# Extracted records
▶
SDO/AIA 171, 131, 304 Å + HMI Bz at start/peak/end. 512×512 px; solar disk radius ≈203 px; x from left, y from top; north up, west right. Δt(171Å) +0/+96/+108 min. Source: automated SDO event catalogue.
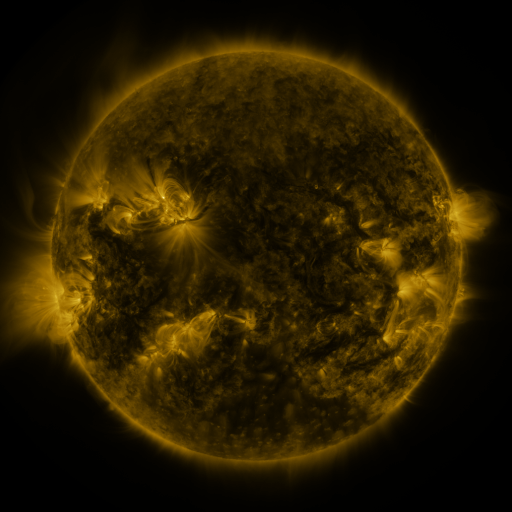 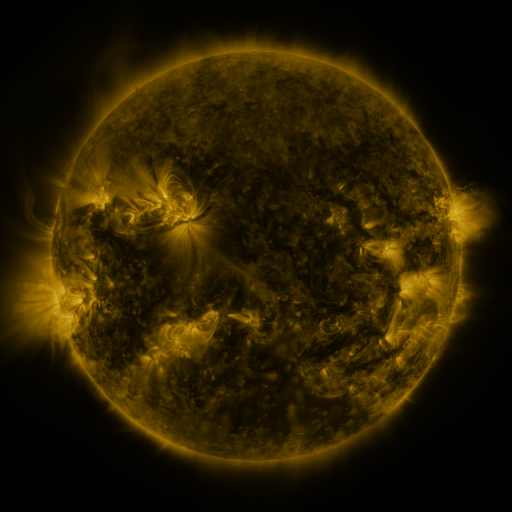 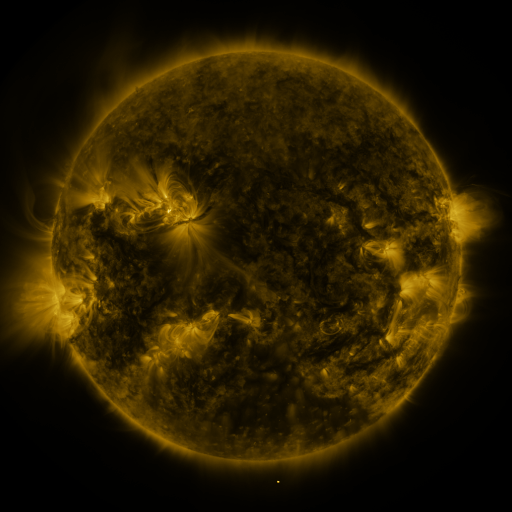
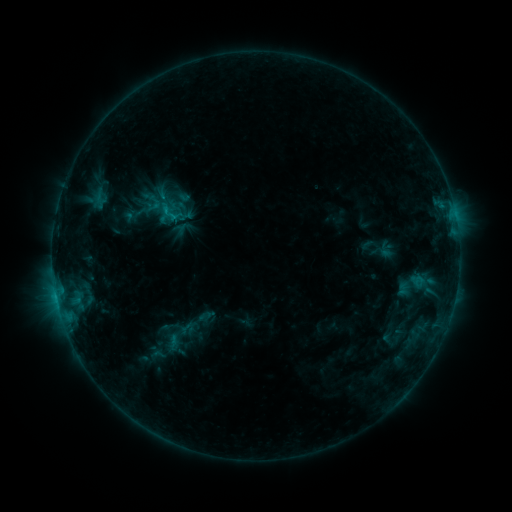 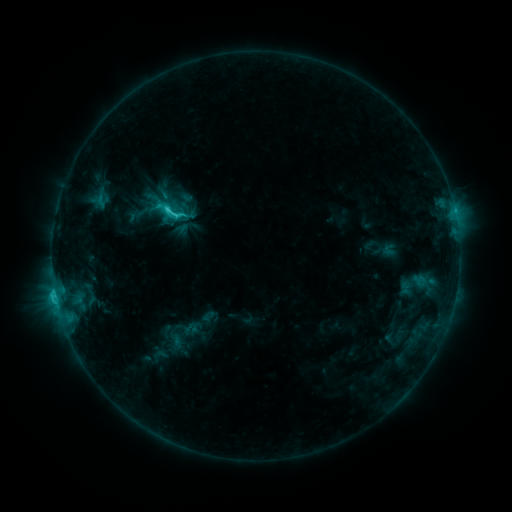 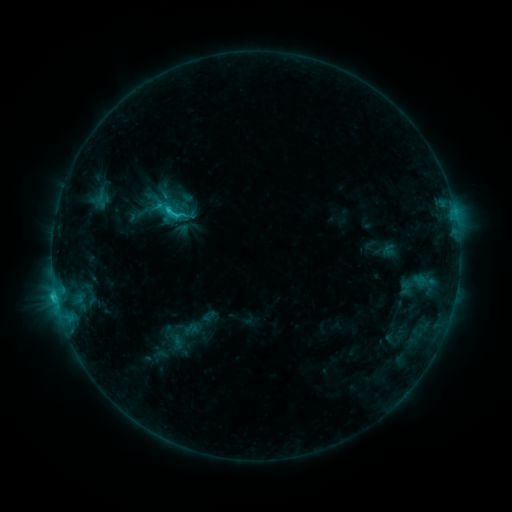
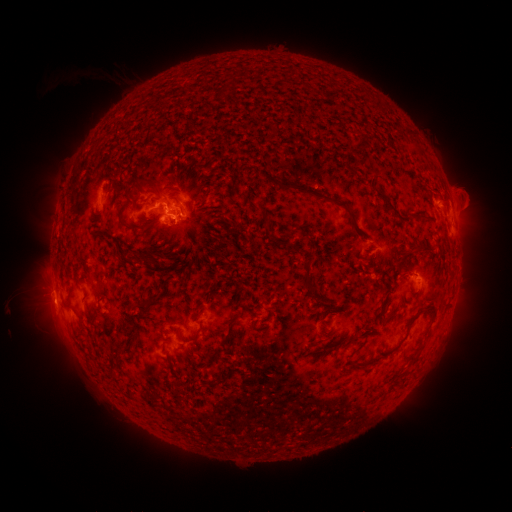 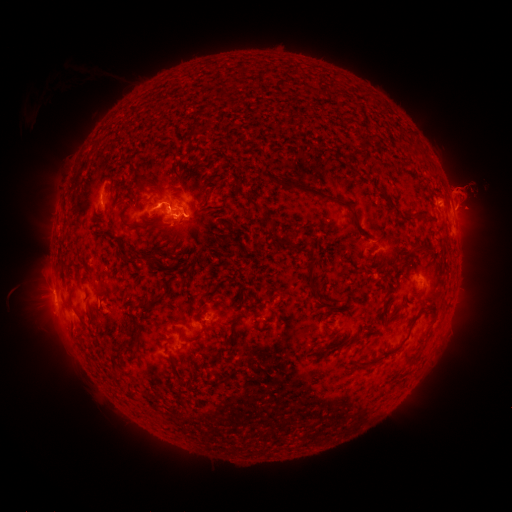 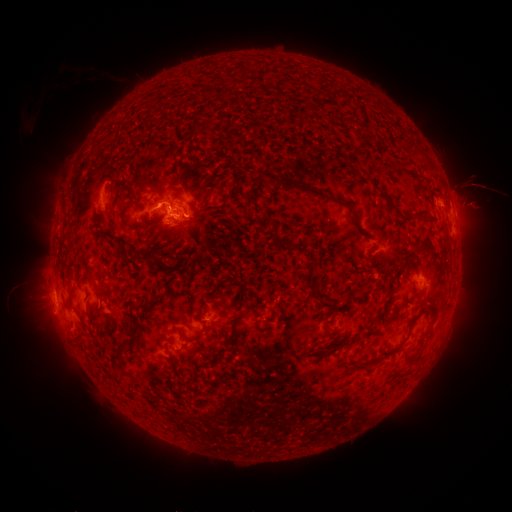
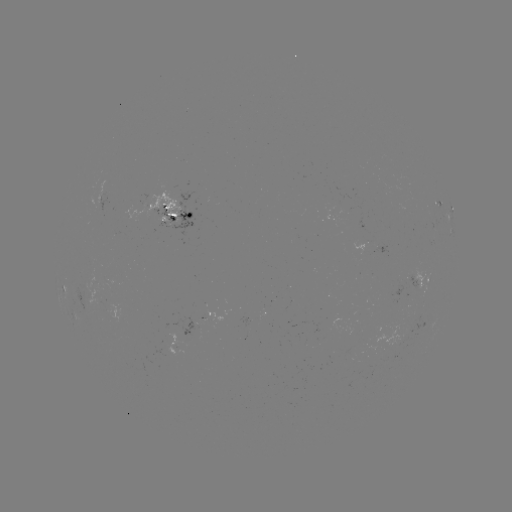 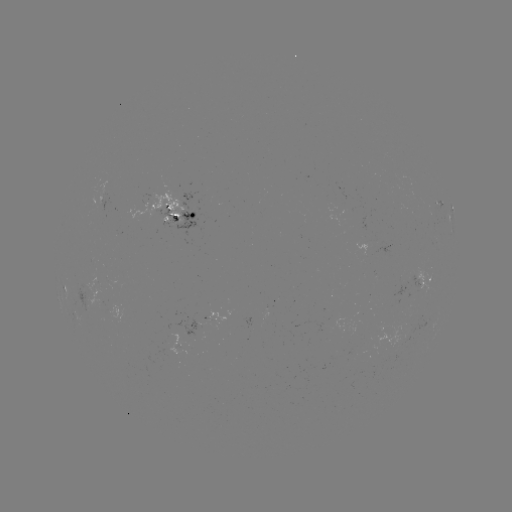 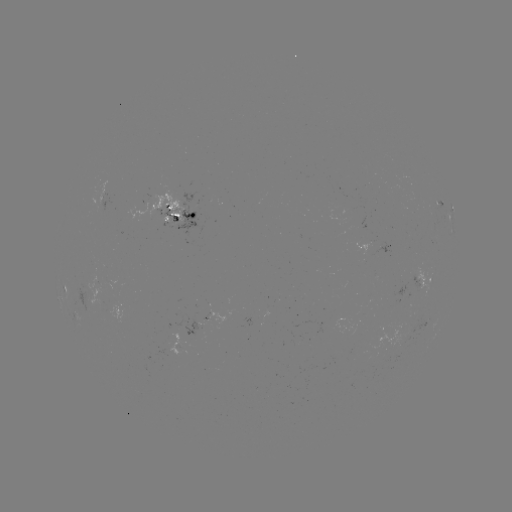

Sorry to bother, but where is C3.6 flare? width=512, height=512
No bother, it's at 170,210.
◀
▶
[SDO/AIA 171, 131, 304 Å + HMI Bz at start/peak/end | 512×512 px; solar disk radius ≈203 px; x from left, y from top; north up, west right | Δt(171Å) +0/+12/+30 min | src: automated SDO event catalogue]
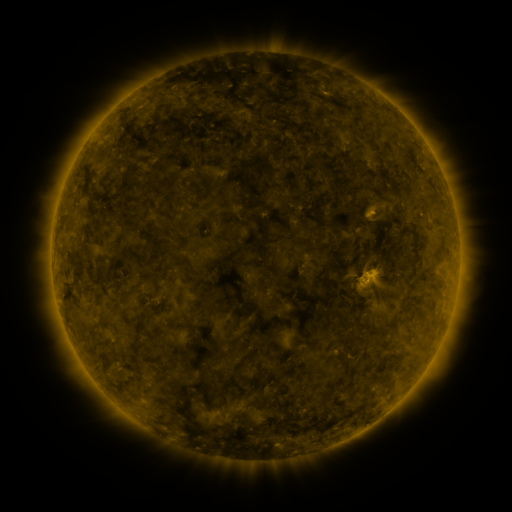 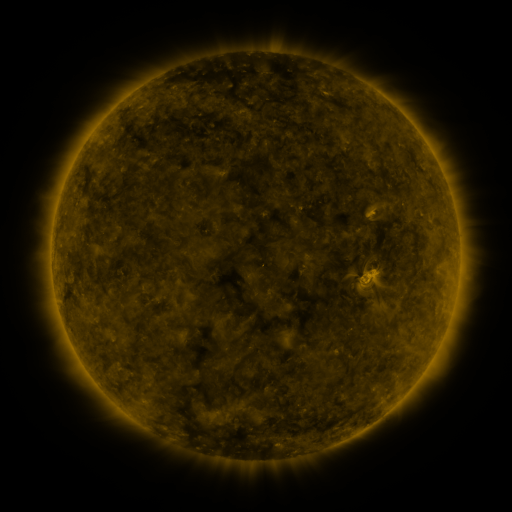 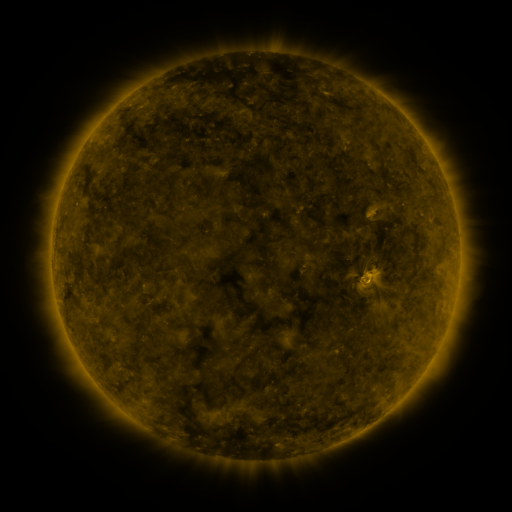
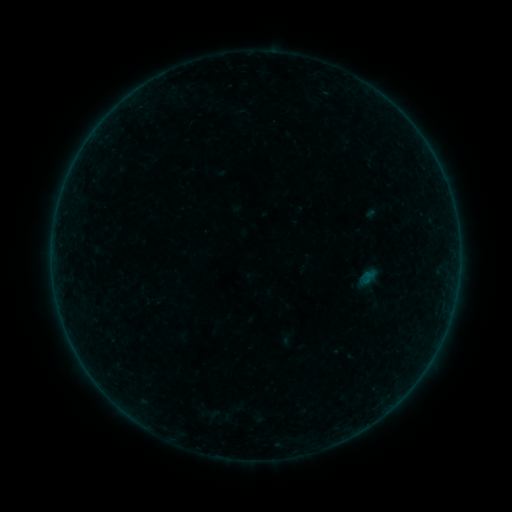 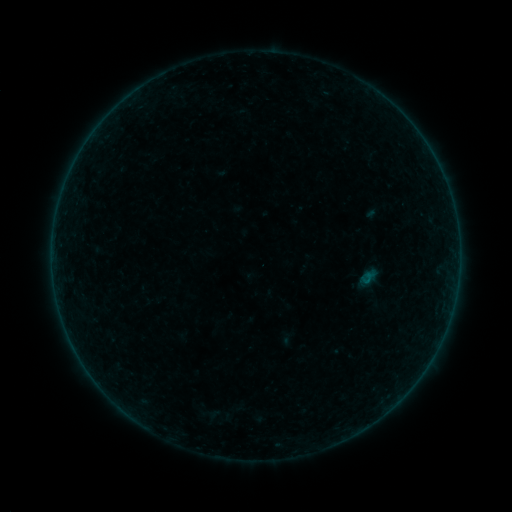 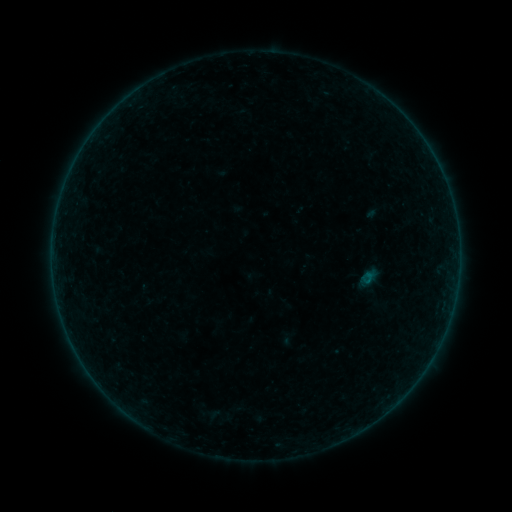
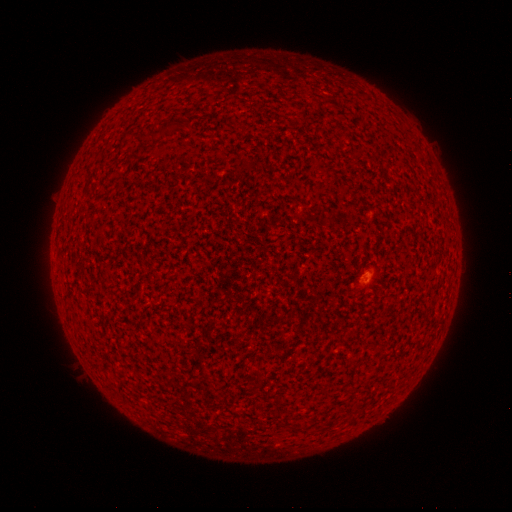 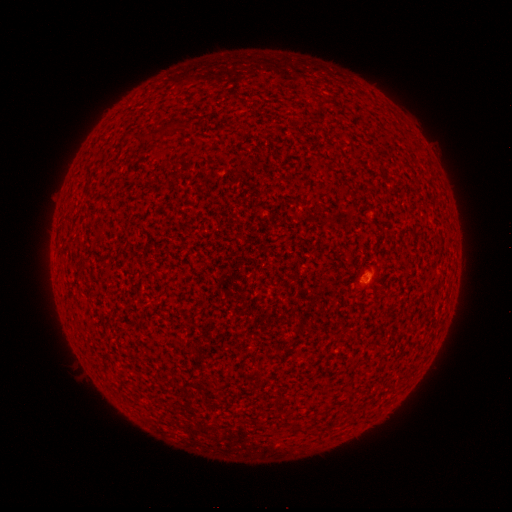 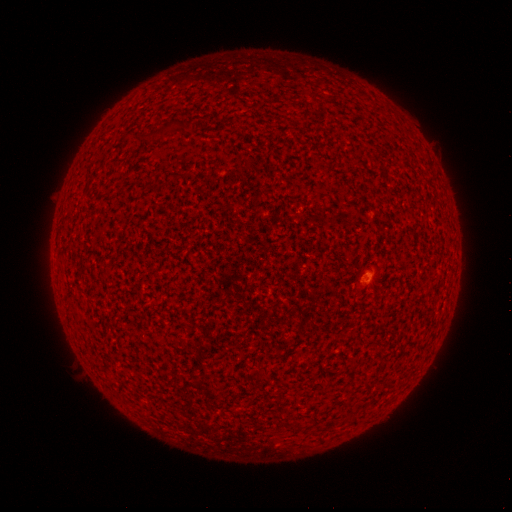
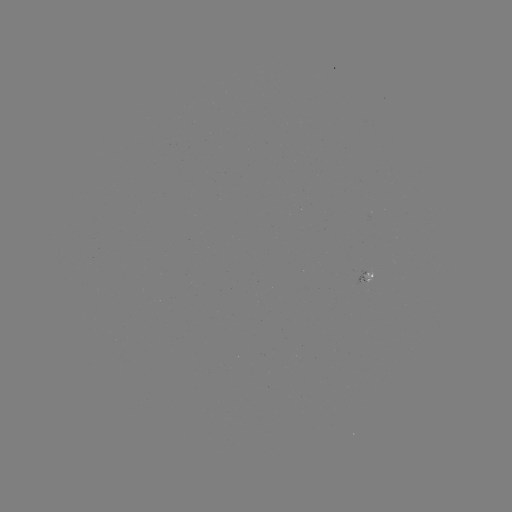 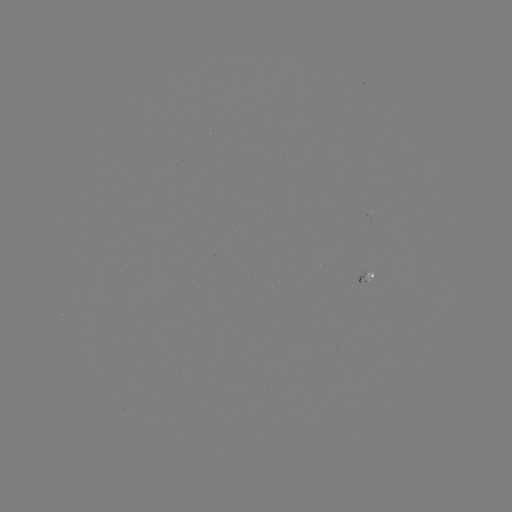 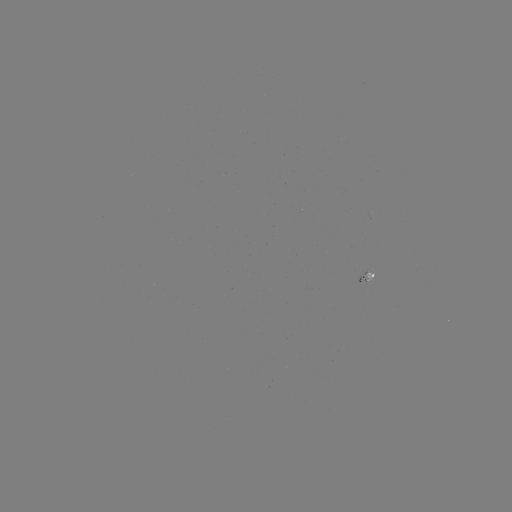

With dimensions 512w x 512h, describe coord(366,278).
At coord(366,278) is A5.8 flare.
◀
# Task to carry out
For the entries above, print exactly the lines between the one with "[SDO/AIA 171, 131, 304" and the one with "At coord(366,278) is A5.8 flare.", inclusive, with no pictures.

# Response box
[SDO/AIA 171, 131, 304 Å + HMI Bz at start/peak/end | 512×512 px; solar disk radius ≈203 px; x from left, y from top; north up, west right | Δt(171Å) +0/+12/+30 min | src: automated SDO event catalogue]

With dimensions 512w x 512h, describe coord(366,278).
At coord(366,278) is A5.8 flare.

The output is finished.